**Given passage**:
⁂

Author
Jun Wang writes about how product management changes when the hidden operating assumptions behind the job begin to shift.
Product management
Writing
Lately I have kept returning to one question: how many of my past product decisions were real judgments, and how many were choices made under a set of assumptions nobody ever needed to question? AI is weakening many of those old assumptions at the same time.
Jun Wang writes about how product management changes when the hidden operating assumptions behind the job begin to shift.
I have been thinking a lot about how many product decisions were actually grounded in judgment, and how many were simply shaped by a set of assumptions nobody had ever needed to question.
This question is uncomfortable because the answer is probably not "all of them were pure judgment." Many of those assumptions were reasonable at the time. They were accepted so naturally that they felt like reality itself, almost like gravity.
After years of doing product work, I realised every experienced product manager carries an invisible operating system in their head. It never appears in any document, but it quietly shapes each decision.
In the past, a web platform, an iOS app, and a course system would usually mean a larger team and a much longer delivery cycle. With AI-assisted workflows, one person can now move much further across design, structure, implementation support, and iteration than before.
That does not mean product thinking matters less. It means product thinking and implementation capacity are no longer tied together in the same old way. AI reduces translation cost. Judgment still decides what should exist.
In other words, "multi-platform is too expensive" is no longer a stable assumption in the way it used to be. It did not become false because resources suddenly became abundant. It became weaker because the amount of resource needed to reach a useful level of implementation changed.
Product teams often learn a reflex: if something sounds complex, reduce scope immediately. Sometimes that is still right. But AI changes the cost structure. A feature that is logically complex but clearly defined may now be much more feasible than it was before.
The real bottleneck is often not code volume. It is unclear boundaries, hidden trade-offs, and weak reasoning. Product managers who keep using old cost instincts may underrate high-value work that has become much more practical.
That means some features that were pushed out or cut entirely under the old cost structure are worth re-evaluating. Some are still not worth doing. But some were only "not worth doing" because the old implementation cost was too high.
The classic flow was simple: product defines, UX designs, UI refines, engineering implements, and testing verifies. Every handoff introduced delay and distortion. Today a product manager can often produce a working reference flow or prototype much earlier.
That does not replace engineering or design craft. But it does reduce the distance between intent and implementation. A reference implementation can express interaction logic much more clearly than a document alone.
This is why I increasingly think of AI-era product work as workflow design, not only artifact production. The PM is no longer just defining what should be built. The PM is increasingly designing how work moves from ambiguity to something testable and shippable.
AI also changes the speed of iteration. Ideas can move from rough framing to prototype, feedback, revision, and retest very quickly. When the cycle becomes shorter, requirements stop behaving like fixed instructions and start behaving more like active working material.
In AI-shaped teams, workflow becomes the real unit of work.
There is also a new kind of requirement debt here. Sometimes a requirement was written under a technology assumption that was reasonable at the time. But before the work finishes, AI capability moves, and the assumption is no longer true. If no one revisits it, the product keeps carrying a decision shaped by an outdated capability boundary.
Traditional requirement changes usually came from user feedback, market shifts, or business-priority changes. AI adds another kind of change: the implementation capability itself is evolving quickly.

⁂

**Information provided**:
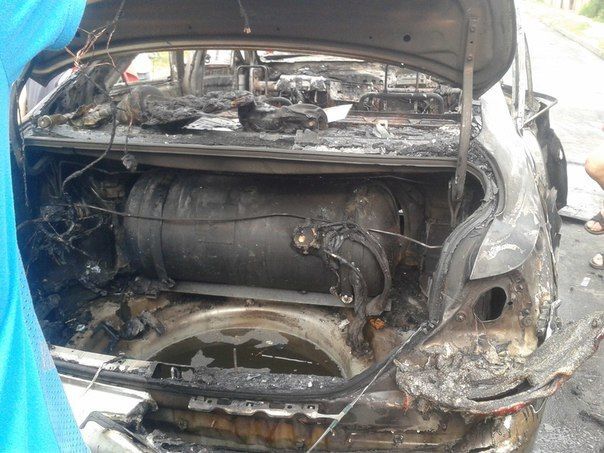 В Луцке взорвался автомобиль: пострадал водитель. Опубликованы фото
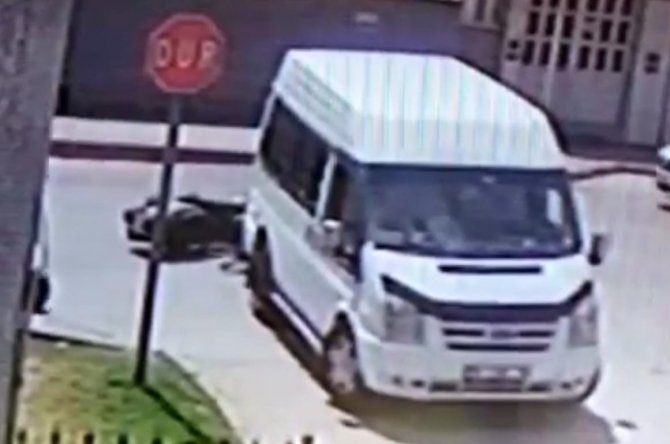 Motosiklet Düğün Konvoyundaki Minibüse Çarptı: 1 Yaralı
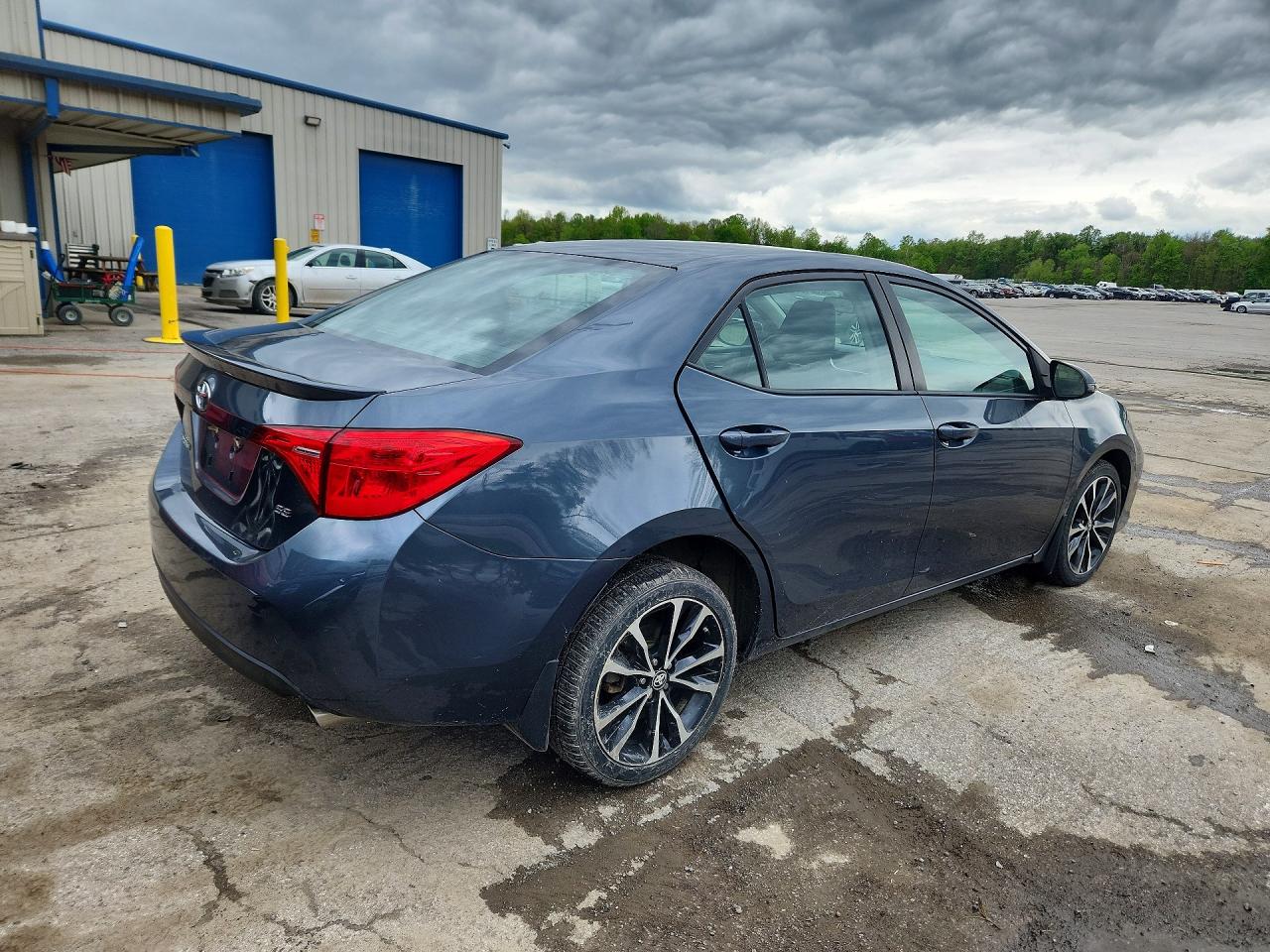 2019 TOYOTA COROLLA SE photo 5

⁂

**Problems and tasks**:
A) Rewrite the paragraph of the product management essay that begins "The classic flow was simple" as a short list, keeping its main facts.
B) In the product management essay, what does the writer say is often the real bottleneck, instead of code volume?
C) Carry on the product management essay from its last sentence.
The material isn't needed for any of this.

**Task answers**:
A)
- Classic flow: product defines, UX designs, UI refines, engineering implements, and testing verifies.
- Each handoff added delay and distortion.
- Today a product manager can often build a working reference flow or prototype much earlier.

B) Unclear boundaries, hidden trade-offs, and weak reasoning.

C)
That means some decisions inside a requirement may be compromises made because AI could not do something at the time. If that capability changes during the product cycle, the compromise does not disappear on its own. Someone has to notice that the old technical assumption no longer holds.
To me, that is a new kind of requirement debt. Not because the requirement was badly written, but because it was built on a technical limit that later moved.
AI also creates new traps. Faster implementation can tempt teams to skip problem framing. A prototype can quietly become the product definition, even if it reflects AI defaults more than product intent. And if one person moves much faster than the rest of the team, the collaboration rhythm can start to break.
That is why I do not see AI as a shortcut around product thinking. I see it as a force that makes product thinking more important, because weak assumptions are exposed much earlier.
The new traps are easy to miss because they do not look dramatic. Implementation speed can run ahead of thinking speed. A "reasonable" AI-generated solution can quietly replace product judgment. And if one person in the team moves much faster than everyone else, the team can lose synchronisation instead of gaining efficiency.
In the older model, product managers described what was needed and engineers decided how to build it. AI workflows make that boundary more blurred, because product managers can now create reference implementations and ask more precise technical questions.
This can reduce misunderstanding and make collaboration more efficient. But it can also encourage product managers to overstep and treat a prototype as if it were already the right engineering solution.
My own view is that a reference implementation is a starting point, not the final answer. It expresses product intent, but it should not replace engineering judgment.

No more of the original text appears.